▶ Attività da svolgere:
a. Rispondi alle seguenti domande sulla recensione dei Sonic Syndicate.
(i) In quale momento della giornata il gruppo attacca il suo set?
(ii) Che cosa offriva la competition vinta dal gruppo?
(iii) A chi somigliano i ragazzi a prima vista?
b. Elenca tutte le attività in cui la recensione dei Sonic Syndicate descrive impegnata la maggior parte del pubblico all'inizio del set.
c. Riscrivi sotto forma di elenco puntato il paragrafo della recensione dei Sonic Syndicate che inizia con "Mentre la maggior parte del pubblico", conservandone i fatti principali.

▶ Estratto:
※ ※ ※

SONIC SYNDICATE
Mentre la maggior parte del pubblico sta uscendo da lavoro, è imbottigliata nel traffico o si sta bevendo un Negroni fuori dal locale, i Sonic Syndicate, in orario da aperitivo, attaccano il loro set non appena i giovani presenti (il loro target di sicuro!) hanno finito di riempirsi le tasche con i gadget. Vincitori di una competition che offriva un contratto su Nuclear Blast, i ragazzi appaiono a prima vista come i Tokyo Hotel con Avril Lavigne al basso, alle prese con un metal-core a doppia voce adornato da tastiere swedish e semplificato all’eccesso. Certo, i bambocci sono vestiti e pettinati all’ultima moda, ma le batterie triggerate, i chorus pacchiani e i brani elementari non li faranno di sicuro prendere in considerazione da qualsiasi senziente che abbia superato i quindici anni. Pupazzi.

※ ※ ※

▶ Materiale presentato:
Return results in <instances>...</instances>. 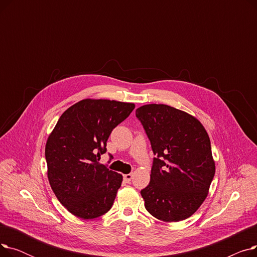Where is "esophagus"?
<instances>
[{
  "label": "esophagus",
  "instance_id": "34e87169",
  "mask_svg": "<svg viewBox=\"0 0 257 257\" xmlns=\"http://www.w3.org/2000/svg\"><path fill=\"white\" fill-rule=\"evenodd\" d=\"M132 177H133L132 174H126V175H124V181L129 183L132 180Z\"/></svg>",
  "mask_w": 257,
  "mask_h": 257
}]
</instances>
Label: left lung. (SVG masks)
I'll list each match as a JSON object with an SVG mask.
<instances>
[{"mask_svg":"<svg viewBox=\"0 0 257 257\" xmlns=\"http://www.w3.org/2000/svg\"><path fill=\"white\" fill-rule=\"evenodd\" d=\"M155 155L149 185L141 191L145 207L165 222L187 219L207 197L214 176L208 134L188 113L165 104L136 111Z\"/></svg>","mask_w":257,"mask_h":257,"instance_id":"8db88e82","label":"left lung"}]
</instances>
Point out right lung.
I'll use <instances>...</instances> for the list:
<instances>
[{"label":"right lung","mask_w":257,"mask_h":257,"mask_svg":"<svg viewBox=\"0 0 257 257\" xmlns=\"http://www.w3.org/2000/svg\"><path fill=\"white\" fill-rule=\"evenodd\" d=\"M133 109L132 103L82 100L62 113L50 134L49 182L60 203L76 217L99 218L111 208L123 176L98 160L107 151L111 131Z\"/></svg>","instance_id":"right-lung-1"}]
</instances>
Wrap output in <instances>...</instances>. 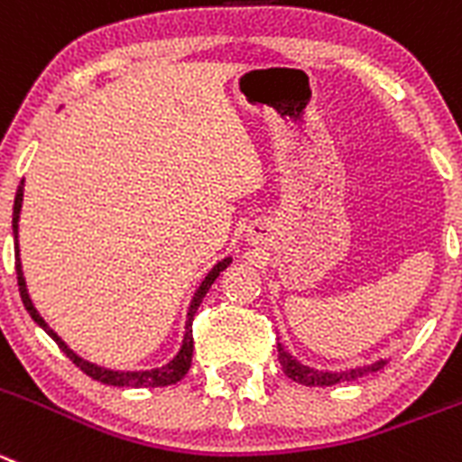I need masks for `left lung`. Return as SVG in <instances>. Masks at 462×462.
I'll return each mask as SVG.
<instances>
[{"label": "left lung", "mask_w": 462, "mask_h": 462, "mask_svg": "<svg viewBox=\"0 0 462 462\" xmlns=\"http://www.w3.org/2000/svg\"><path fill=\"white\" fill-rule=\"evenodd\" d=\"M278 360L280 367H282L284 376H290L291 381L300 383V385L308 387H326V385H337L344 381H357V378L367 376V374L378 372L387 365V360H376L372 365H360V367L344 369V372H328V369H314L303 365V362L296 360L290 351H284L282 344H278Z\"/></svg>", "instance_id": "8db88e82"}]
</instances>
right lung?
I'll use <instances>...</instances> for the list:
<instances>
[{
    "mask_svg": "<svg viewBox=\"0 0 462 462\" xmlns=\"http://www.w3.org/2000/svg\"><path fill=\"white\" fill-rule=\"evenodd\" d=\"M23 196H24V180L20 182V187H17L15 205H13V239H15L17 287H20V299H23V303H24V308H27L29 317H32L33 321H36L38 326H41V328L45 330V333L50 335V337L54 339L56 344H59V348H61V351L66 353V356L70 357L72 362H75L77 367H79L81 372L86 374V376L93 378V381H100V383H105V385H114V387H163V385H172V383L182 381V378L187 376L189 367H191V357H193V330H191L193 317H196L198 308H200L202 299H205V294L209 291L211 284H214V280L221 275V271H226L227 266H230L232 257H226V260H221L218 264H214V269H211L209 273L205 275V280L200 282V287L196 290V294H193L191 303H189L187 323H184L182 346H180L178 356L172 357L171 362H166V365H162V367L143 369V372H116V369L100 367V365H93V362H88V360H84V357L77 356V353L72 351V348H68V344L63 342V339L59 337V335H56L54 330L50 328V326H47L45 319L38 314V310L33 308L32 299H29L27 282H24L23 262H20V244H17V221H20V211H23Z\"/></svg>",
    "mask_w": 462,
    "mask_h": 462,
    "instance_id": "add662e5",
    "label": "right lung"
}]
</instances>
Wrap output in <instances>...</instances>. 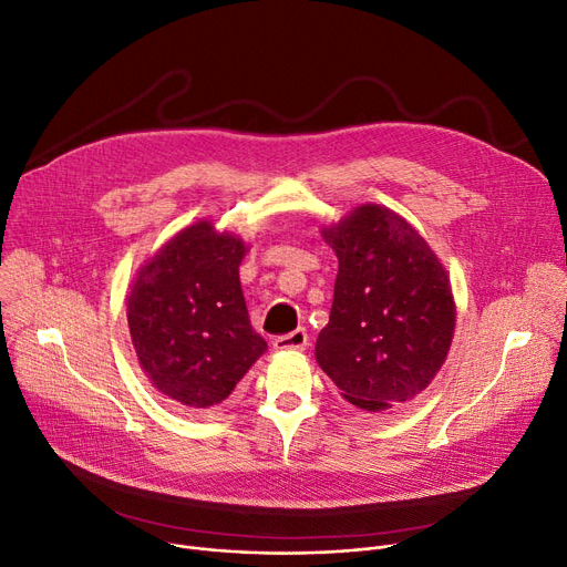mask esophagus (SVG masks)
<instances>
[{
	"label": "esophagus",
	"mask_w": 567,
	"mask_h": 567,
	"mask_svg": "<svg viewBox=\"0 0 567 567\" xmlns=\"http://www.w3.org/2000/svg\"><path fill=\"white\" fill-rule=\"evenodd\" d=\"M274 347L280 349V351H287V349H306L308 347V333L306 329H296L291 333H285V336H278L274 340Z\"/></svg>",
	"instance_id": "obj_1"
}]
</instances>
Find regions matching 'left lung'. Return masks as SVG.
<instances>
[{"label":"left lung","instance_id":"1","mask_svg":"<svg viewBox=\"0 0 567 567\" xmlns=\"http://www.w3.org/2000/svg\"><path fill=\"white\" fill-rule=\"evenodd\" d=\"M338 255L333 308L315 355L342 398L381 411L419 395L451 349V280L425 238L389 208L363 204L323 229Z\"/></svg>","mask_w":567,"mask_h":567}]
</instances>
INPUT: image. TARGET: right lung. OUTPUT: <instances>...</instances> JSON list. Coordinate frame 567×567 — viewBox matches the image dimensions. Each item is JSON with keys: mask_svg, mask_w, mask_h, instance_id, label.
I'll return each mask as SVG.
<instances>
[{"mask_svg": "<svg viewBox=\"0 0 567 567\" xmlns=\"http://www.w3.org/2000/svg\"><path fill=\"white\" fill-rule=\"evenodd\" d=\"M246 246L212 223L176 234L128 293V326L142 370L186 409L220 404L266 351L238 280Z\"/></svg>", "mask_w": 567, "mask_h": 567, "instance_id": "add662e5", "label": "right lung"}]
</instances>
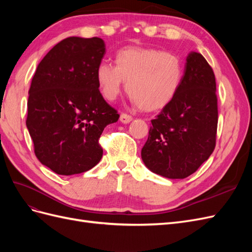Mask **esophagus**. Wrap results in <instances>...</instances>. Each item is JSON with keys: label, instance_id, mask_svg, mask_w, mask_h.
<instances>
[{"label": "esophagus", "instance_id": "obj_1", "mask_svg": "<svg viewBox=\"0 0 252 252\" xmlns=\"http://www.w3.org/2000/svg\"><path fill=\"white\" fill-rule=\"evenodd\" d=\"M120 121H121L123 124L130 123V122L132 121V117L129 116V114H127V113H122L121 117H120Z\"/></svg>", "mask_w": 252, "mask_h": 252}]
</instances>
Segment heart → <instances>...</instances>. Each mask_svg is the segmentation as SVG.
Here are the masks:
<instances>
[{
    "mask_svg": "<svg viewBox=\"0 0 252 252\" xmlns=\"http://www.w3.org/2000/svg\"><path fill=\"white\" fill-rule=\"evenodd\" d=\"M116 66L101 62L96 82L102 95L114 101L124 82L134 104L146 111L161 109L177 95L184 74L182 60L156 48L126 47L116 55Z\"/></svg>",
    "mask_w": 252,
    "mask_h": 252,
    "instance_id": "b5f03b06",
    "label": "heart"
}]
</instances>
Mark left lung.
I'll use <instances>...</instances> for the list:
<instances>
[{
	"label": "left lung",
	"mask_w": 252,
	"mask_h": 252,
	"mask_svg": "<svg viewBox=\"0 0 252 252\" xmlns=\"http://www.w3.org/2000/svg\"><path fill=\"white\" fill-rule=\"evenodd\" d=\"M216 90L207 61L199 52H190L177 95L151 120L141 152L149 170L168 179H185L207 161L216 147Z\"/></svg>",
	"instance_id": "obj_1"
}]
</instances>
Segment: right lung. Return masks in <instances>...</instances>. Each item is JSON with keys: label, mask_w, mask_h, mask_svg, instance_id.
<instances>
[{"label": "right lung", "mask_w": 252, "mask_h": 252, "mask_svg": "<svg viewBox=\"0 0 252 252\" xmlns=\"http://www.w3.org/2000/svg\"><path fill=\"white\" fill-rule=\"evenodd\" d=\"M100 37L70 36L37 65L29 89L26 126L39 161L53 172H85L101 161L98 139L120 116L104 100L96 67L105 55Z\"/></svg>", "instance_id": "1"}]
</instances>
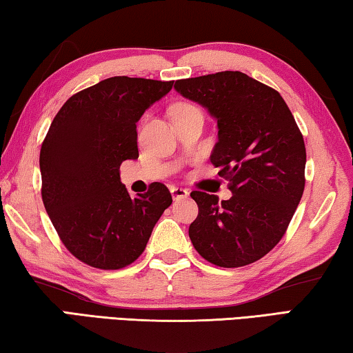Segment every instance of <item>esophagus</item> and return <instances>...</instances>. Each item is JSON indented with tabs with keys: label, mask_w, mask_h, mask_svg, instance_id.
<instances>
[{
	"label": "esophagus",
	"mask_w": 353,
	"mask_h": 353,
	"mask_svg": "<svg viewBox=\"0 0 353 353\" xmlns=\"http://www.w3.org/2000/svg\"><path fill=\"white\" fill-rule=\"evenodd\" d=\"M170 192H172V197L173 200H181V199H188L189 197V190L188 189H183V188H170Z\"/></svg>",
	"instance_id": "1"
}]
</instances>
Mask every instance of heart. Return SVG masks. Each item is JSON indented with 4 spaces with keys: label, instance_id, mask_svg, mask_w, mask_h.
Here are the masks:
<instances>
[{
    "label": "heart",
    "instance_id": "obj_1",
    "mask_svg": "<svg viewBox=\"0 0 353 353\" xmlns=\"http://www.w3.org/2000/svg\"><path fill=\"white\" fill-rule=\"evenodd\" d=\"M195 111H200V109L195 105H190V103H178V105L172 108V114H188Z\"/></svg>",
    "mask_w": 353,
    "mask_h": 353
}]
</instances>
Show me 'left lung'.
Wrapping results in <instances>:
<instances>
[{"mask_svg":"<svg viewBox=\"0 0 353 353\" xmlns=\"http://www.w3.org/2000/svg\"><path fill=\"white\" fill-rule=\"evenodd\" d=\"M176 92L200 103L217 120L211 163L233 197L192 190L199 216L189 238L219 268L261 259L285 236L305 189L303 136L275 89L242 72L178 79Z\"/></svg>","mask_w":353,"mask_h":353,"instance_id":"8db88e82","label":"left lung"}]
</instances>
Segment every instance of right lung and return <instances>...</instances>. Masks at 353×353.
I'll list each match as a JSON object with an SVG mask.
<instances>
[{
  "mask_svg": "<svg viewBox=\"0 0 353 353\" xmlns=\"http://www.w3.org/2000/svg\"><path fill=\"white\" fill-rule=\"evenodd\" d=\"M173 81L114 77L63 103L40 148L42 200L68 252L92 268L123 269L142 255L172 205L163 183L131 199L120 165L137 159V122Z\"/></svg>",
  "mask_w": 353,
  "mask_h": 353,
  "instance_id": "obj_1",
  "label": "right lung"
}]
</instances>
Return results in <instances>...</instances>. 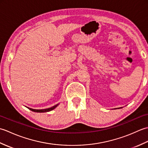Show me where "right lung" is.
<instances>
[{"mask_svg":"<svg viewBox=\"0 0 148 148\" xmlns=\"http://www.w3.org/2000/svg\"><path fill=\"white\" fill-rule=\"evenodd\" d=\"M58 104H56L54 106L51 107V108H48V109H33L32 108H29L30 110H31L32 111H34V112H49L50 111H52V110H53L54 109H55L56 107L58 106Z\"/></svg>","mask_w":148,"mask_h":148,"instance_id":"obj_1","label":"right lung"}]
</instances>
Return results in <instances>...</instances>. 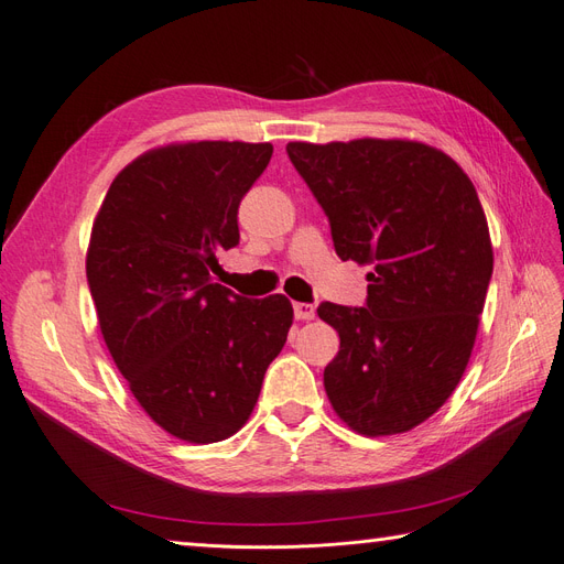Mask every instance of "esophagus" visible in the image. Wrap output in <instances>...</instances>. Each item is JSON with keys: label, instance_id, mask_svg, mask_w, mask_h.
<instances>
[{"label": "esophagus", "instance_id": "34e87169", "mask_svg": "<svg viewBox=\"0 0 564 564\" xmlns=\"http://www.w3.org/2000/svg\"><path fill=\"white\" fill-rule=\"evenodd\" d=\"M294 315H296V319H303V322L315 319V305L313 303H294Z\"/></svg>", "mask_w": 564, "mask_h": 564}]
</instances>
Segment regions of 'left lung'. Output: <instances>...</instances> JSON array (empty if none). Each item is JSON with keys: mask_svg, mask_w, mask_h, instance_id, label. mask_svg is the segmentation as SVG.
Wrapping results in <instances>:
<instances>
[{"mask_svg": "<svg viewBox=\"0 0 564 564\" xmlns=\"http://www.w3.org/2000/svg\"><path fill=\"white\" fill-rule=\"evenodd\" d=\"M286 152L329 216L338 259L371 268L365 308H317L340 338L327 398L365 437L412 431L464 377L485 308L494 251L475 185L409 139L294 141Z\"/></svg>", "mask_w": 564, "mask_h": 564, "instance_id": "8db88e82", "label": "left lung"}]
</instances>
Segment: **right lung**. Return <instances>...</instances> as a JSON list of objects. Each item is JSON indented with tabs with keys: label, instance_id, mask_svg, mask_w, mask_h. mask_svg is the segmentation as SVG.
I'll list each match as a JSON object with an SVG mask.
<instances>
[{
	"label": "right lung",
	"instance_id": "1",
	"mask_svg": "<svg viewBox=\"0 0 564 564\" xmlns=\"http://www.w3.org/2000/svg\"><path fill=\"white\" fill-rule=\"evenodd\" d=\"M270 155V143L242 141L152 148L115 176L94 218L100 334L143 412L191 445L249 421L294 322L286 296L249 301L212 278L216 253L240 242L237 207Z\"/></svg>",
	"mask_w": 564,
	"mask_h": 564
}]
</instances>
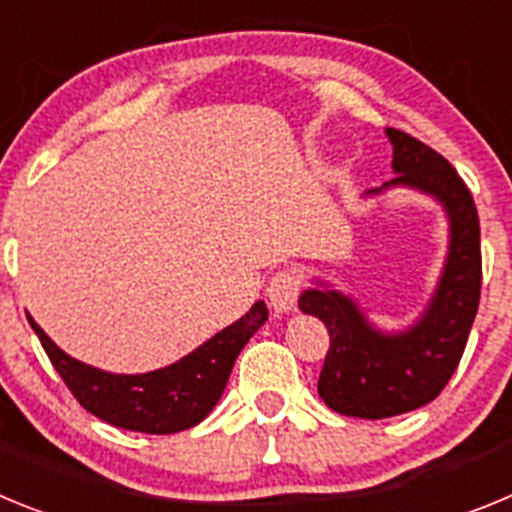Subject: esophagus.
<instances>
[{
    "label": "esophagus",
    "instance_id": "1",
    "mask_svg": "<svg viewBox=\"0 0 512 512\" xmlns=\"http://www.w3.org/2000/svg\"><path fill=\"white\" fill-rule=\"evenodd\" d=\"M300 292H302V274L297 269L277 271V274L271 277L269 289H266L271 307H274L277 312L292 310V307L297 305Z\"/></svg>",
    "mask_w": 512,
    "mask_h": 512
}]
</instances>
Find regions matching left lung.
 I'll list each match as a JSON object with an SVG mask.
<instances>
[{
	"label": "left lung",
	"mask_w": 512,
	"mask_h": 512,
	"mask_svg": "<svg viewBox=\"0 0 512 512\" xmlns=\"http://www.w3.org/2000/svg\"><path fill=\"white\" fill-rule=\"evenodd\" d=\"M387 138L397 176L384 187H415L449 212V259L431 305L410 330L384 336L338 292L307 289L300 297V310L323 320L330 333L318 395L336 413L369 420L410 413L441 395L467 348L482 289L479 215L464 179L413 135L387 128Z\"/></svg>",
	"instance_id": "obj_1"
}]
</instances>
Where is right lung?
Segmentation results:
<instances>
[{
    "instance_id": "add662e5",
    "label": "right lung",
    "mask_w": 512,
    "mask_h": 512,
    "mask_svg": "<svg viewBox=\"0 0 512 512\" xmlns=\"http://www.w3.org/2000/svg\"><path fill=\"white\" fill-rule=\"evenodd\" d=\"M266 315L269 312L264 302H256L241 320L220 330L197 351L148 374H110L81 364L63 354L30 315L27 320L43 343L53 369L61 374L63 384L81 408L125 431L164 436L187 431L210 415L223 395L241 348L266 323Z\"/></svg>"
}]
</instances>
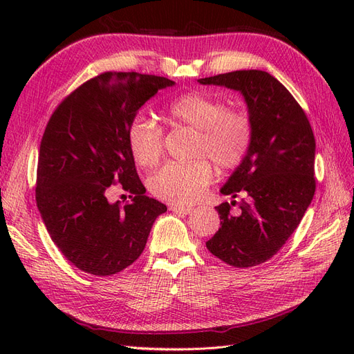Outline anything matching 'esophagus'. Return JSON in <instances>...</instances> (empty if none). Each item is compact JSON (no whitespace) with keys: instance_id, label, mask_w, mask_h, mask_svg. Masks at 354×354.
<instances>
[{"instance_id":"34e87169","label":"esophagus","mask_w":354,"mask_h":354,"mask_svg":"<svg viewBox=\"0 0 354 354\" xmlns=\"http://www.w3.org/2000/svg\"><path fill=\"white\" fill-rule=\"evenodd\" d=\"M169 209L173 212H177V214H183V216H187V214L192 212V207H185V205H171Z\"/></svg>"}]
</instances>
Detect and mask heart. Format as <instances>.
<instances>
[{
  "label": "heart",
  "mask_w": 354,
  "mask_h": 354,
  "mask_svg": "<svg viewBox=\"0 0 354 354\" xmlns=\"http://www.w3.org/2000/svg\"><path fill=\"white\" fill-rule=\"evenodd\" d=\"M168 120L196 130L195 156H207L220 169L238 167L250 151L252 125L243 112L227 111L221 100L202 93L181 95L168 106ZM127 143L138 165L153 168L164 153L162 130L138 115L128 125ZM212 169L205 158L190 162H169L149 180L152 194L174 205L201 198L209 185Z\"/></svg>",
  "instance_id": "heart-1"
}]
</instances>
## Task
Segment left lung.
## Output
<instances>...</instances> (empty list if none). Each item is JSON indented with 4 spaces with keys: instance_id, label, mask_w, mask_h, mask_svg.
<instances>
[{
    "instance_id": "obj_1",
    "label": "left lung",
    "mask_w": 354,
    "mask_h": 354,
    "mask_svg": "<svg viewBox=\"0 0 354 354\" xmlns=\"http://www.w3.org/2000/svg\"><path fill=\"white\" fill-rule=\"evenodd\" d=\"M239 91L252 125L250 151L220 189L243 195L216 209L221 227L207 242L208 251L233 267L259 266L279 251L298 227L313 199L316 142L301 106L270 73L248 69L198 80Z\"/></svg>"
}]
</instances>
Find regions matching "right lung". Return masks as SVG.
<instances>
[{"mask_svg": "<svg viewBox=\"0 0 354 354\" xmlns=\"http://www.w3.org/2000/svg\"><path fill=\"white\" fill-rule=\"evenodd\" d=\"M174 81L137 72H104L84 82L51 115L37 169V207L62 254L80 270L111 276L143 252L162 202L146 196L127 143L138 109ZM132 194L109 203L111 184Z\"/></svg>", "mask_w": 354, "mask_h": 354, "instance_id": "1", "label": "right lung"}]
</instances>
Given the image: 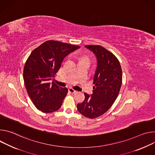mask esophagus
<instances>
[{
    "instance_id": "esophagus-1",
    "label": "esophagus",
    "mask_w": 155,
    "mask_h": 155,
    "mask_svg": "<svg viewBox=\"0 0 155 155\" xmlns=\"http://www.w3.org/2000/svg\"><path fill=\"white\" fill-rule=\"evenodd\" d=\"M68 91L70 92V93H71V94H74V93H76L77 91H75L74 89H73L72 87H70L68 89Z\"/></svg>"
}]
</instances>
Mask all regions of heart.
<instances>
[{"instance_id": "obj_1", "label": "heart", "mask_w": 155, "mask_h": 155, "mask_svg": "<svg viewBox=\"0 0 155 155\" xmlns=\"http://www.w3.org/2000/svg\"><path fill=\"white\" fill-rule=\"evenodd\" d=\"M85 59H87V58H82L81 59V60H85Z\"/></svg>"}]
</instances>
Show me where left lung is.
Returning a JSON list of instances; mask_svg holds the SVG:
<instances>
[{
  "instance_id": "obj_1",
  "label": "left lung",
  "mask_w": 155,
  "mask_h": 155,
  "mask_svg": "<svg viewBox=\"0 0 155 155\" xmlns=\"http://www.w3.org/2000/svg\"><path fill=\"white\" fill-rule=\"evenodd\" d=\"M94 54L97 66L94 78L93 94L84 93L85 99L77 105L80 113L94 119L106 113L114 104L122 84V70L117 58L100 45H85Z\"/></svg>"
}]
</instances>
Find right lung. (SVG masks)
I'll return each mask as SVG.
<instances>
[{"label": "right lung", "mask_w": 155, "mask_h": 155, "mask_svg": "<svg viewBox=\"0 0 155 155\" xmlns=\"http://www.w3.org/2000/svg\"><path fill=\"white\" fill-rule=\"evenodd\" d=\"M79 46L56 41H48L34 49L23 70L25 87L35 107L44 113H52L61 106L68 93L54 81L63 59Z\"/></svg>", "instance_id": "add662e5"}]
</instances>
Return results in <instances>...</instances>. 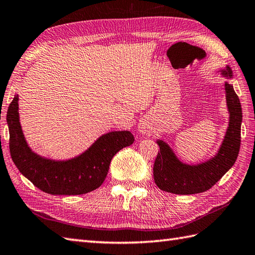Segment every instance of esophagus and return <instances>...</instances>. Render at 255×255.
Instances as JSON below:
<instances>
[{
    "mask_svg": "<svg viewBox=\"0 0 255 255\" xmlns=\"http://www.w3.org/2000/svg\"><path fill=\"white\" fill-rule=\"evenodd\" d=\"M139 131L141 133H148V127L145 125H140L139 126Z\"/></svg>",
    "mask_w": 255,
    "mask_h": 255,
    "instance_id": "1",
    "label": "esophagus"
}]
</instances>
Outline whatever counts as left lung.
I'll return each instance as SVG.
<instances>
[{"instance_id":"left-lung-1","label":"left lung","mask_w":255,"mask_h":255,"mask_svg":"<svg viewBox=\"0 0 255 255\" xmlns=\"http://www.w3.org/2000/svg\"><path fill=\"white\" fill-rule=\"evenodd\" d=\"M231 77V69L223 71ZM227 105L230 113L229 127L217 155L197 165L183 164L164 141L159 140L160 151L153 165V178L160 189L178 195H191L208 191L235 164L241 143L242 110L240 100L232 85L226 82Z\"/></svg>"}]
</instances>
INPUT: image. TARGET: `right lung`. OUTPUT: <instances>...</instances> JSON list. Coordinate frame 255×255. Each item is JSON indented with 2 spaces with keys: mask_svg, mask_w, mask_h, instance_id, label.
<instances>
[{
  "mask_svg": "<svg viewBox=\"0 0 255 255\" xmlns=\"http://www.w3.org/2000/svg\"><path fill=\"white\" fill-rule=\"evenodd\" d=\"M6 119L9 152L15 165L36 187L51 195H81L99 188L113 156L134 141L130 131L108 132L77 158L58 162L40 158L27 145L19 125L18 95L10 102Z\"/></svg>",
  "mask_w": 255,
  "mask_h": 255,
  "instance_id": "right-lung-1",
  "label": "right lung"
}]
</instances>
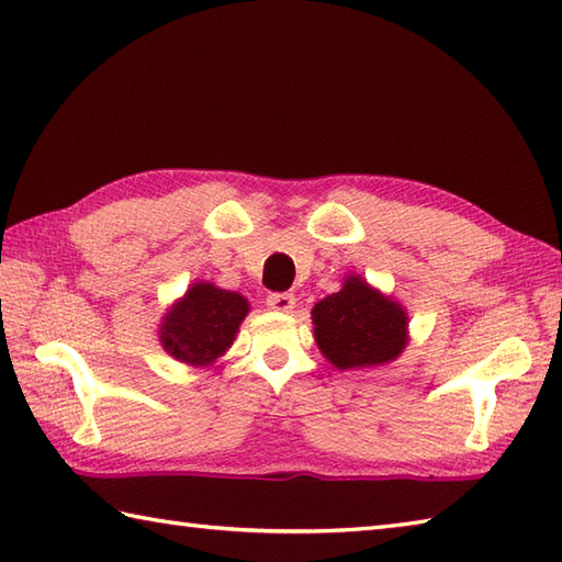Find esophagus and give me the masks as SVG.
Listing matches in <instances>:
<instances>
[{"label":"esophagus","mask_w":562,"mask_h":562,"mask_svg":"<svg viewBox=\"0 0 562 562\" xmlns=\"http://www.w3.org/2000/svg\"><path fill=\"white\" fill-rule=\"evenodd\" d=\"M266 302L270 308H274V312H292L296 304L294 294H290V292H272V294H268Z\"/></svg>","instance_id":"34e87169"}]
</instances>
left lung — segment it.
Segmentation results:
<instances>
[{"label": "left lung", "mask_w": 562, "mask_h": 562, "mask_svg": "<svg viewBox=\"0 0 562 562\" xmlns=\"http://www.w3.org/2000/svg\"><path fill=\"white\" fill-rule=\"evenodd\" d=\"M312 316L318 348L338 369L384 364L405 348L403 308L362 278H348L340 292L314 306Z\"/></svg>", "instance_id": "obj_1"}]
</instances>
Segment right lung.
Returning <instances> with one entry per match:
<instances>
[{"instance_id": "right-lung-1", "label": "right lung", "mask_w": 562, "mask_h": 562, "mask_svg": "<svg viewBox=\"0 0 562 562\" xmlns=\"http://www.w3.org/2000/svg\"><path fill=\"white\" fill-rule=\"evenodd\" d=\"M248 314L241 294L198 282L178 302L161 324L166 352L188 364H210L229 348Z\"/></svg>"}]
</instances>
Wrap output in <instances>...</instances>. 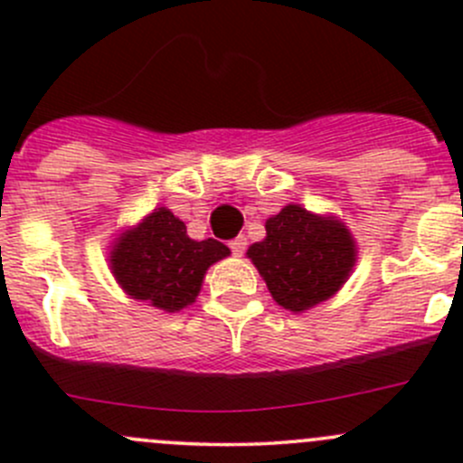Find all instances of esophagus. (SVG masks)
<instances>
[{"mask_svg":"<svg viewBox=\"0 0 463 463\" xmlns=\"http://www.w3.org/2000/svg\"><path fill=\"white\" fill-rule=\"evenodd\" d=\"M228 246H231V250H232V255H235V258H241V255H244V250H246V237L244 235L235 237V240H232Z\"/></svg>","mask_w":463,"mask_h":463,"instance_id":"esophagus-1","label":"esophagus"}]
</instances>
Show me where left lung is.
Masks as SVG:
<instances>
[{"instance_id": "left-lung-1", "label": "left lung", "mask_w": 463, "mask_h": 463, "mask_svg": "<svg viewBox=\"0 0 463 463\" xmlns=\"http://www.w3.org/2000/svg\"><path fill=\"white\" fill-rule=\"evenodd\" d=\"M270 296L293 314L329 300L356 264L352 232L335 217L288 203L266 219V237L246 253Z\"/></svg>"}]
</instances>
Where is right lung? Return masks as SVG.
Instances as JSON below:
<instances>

※ ※ ※

▶ Risposte alle attività:
a.
(i) In orario da aperitivo.
(ii) Un contratto su Nuclear Blast.
(iii) Ai Tokyo Hotel con Avril Lavigne al basso.

b.
- Sta uscendo da lavoro
- È imbottigliata nel traffico
- Si sta bevendo un Negroni fuori dal locale

c.
- I Sonic Syndicate iniziano il set in orario da aperitivo, mentre gran parte del pubblico è ancora al lavoro, nel traffico o fuori dal locale.
- Il loro pubblico di riferimento sono i giovani presenti, che hanno appena preso i gadget.
- Hanno vinto una competition che offriva un contratto su Nuclear Blast.
- A prima vista somigliano ai Tokyo Hotel con Avril Lavigne al basso.
- Suonano un metal-core a doppia voce, con tastiere swedish ed eccessivamente semplificato.
- Sono vestiti e pettinati all'ultima moda.
- Batterie triggerate, chorus pacchiani e brani elementari non li renderanno interessanti per chi ha più di quindici anni.